***** Source data *****

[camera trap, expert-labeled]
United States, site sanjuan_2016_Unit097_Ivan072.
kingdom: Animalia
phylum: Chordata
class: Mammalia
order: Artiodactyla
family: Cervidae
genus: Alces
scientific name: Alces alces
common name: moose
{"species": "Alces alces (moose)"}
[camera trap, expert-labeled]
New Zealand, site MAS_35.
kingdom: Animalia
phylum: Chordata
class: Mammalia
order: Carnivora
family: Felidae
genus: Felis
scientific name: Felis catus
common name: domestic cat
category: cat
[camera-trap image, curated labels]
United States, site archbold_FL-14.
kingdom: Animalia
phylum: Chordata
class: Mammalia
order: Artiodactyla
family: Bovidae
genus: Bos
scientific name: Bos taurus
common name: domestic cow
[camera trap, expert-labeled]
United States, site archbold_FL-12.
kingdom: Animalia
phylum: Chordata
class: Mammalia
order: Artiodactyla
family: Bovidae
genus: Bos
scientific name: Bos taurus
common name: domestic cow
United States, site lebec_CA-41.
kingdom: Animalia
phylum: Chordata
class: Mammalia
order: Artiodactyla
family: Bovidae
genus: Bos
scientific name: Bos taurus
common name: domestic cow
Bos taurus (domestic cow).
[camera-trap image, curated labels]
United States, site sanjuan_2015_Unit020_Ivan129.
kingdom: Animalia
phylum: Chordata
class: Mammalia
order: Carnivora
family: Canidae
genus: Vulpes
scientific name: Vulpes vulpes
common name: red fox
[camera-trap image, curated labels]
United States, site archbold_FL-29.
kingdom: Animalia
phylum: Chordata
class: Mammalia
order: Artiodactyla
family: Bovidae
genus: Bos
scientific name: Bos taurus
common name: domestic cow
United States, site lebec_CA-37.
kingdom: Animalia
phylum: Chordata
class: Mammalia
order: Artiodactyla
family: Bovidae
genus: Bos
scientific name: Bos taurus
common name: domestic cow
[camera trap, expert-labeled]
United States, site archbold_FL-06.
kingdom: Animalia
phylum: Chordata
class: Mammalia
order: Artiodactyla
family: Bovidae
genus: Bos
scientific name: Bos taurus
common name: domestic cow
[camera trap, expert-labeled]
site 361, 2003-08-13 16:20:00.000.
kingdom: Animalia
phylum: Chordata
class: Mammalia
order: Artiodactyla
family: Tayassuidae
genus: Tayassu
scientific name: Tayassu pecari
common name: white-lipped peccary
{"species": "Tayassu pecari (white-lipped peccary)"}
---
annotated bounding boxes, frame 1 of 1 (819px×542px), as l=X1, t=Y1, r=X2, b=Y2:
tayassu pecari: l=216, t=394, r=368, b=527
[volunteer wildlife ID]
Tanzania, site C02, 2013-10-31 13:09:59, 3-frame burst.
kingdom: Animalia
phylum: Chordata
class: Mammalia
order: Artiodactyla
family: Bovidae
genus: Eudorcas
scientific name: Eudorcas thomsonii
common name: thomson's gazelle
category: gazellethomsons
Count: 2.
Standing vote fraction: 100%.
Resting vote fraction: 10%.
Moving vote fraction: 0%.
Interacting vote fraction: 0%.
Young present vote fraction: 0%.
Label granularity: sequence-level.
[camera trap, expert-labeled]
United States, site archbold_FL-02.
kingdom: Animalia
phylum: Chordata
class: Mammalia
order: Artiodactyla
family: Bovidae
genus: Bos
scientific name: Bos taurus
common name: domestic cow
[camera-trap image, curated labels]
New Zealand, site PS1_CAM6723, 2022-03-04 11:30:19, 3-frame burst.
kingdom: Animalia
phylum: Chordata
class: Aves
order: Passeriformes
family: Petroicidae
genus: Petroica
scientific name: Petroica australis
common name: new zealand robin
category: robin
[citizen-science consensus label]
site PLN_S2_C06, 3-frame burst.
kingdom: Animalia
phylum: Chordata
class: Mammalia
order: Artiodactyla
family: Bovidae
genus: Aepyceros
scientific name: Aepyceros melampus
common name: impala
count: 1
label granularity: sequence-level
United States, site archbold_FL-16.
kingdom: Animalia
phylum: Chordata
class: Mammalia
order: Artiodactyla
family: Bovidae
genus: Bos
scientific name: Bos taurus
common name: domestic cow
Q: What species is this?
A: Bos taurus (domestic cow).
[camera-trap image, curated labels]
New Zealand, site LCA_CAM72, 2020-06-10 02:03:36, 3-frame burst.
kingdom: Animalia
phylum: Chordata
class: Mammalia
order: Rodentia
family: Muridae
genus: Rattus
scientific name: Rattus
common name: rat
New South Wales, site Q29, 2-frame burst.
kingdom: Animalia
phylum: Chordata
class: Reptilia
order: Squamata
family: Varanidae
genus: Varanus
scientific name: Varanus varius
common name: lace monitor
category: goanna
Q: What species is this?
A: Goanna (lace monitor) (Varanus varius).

*****

**Your goal**
Please write the entries out again exactly as they stand.

**Response to this exercise**
[camera trap, expert-labeled]
United States, site sanjuan_2016_Unit097_Ivan072.
kingdom: Animalia
phylum: Chordata
class: Mammalia
order: Artiodactyla
family: Cervidae
genus: Alces
scientific name: Alces alces
common name: moose
{"species": "Alces alces (moose)"}
[camera trap, expert-labeled]
New Zealand, site MAS_35.
kingdom: Animalia
phylum: Chordata
class: Mammalia
order: Carnivora
family: Felidae
genus: Felis
scientific name: Felis catus
common name: domestic cat
category: cat
[camera-trap image, curated labels]
United States, site archbold_FL-14.
kingdom: Animalia
phylum: Chordata
class: Mammalia
order: Artiodactyla
family: Bovidae
genus: Bos
scientific name: Bos taurus
common name: domestic cow
[camera trap, expert-labeled]
United States, site archbold_FL-12.
kingdom: Animalia
phylum: Chordata
class: Mammalia
order: Artiodactyla
family: Bovidae
genus: Bos
scientific name: Bos taurus
common name: domestic cow
United States, site lebec_CA-41.
kingdom: Animalia
phylum: Chordata
class: Mammalia
order: Artiodactyla
family: Bovidae
genus: Bos
scientific name: Bos taurus
common name: domestic cow
Bos taurus (domestic cow).
[camera-trap image, curated labels]
United States, site sanjuan_2015_Unit020_Ivan129.
kingdom: Animalia
phylum: Chordata
class: Mammalia
order: Carnivora
family: Canidae
genus: Vulpes
scientific name: Vulpes vulpes
common name: red fox
[camera-trap image, curated labels]
United States, site archbold_FL-29.
kingdom: Animalia
phylum: Chordata
class: Mammalia
order: Artiodactyla
family: Bovidae
genus: Bos
scientific name: Bos taurus
common name: domestic cow
United States, site lebec_CA-37.
kingdom: Animalia
phylum: Chordata
class: Mammalia
order: Artiodactyla
family: Bovidae
genus: Bos
scientific name: Bos taurus
common name: domestic cow
[camera trap, expert-labeled]
United States, site archbold_FL-06.
kingdom: Animalia
phylum: Chordata
class: Mammalia
order: Artiodactyla
family: Bovidae
genus: Bos
scientific name: Bos taurus
common name: domestic cow
[camera trap, expert-labeled]
site 361, 2003-08-13 16:20:00.000.
kingdom: Animalia
phylum: Chordata
class: Mammalia
order: Artiodactyla
family: Tayassuidae
genus: Tayassu
scientific name: Tayassu pecari
common name: white-lipped peccary
{"species": "Tayassu pecari (white-lipped peccary)"}
---
annotated bounding boxes, frame 1 of 1 (819px×542px), as l=X1, t=Y1, r=X2, b=Y2:
tayassu pecari: l=216, t=394, r=368, b=527
[volunteer wildlife ID]
Tanzania, site C02, 2013-10-31 13:09:59, 3-frame burst.
kingdom: Animalia
phylum: Chordata
class: Mammalia
order: Artiodactyla
family: Bovidae
genus: Eudorcas
scientific name: Eudorcas thomsonii
common name: thomson's gazelle
category: gazellethomsons
Count: 2.
Standing vote fraction: 100%.
Resting vote fraction: 10%.
Moving vote fraction: 0%.
Interacting vote fraction: 0%.
Young present vote fraction: 0%.
Label granularity: sequence-level.
[camera trap, expert-labeled]
United States, site archbold_FL-02.
kingdom: Animalia
phylum: Chordata
class: Mammalia
order: Artiodactyla
family: Bovidae
genus: Bos
scientific name: Bos taurus
common name: domestic cow
[camera-trap image, curated labels]
New Zealand, site PS1_CAM6723, 2022-03-04 11:30:19, 3-frame burst.
kingdom: Animalia
phylum: Chordata
class: Aves
order: Passeriformes
family: Petroicidae
genus: Petroica
scientific name: Petroica australis
common name: new zealand robin
category: robin
[citizen-science consensus label]
site PLN_S2_C06, 3-frame burst.
kingdom: Animalia
phylum: Chordata
class: Mammalia
order: Artiodactyla
family: Bovidae
genus: Aepyceros
scientific name: Aepyceros melampus
common name: impala
count: 1
label granularity: sequence-level
United States, site archbold_FL-16.
kingdom: Animalia
phylum: Chordata
class: Mammalia
order: Artiodactyla
family: Bovidae
genus: Bos
scientific name: Bos taurus
common name: domestic cow
Q: What species is this?
A: Bos taurus (domestic cow).
[camera-trap image, curated labels]
New Zealand, site LCA_CAM72, 2020-06-10 02:03:36, 3-frame burst.
kingdom: Animalia
phylum: Chordata
class: Mammalia
order: Rodentia
family: Muridae
genus: Rattus
scientific name: Rattus
common name: rat
New South Wales, site Q29, 2-frame burst.
kingdom: Animalia
phylum: Chordata
class: Reptilia
order: Squamata
family: Varanidae
genus: Varanus
scientific name: Varanus varius
common name: lace monitor
category: goanna
Q: What species is this?
A: Goanna (lace monitor) (Varanus varius).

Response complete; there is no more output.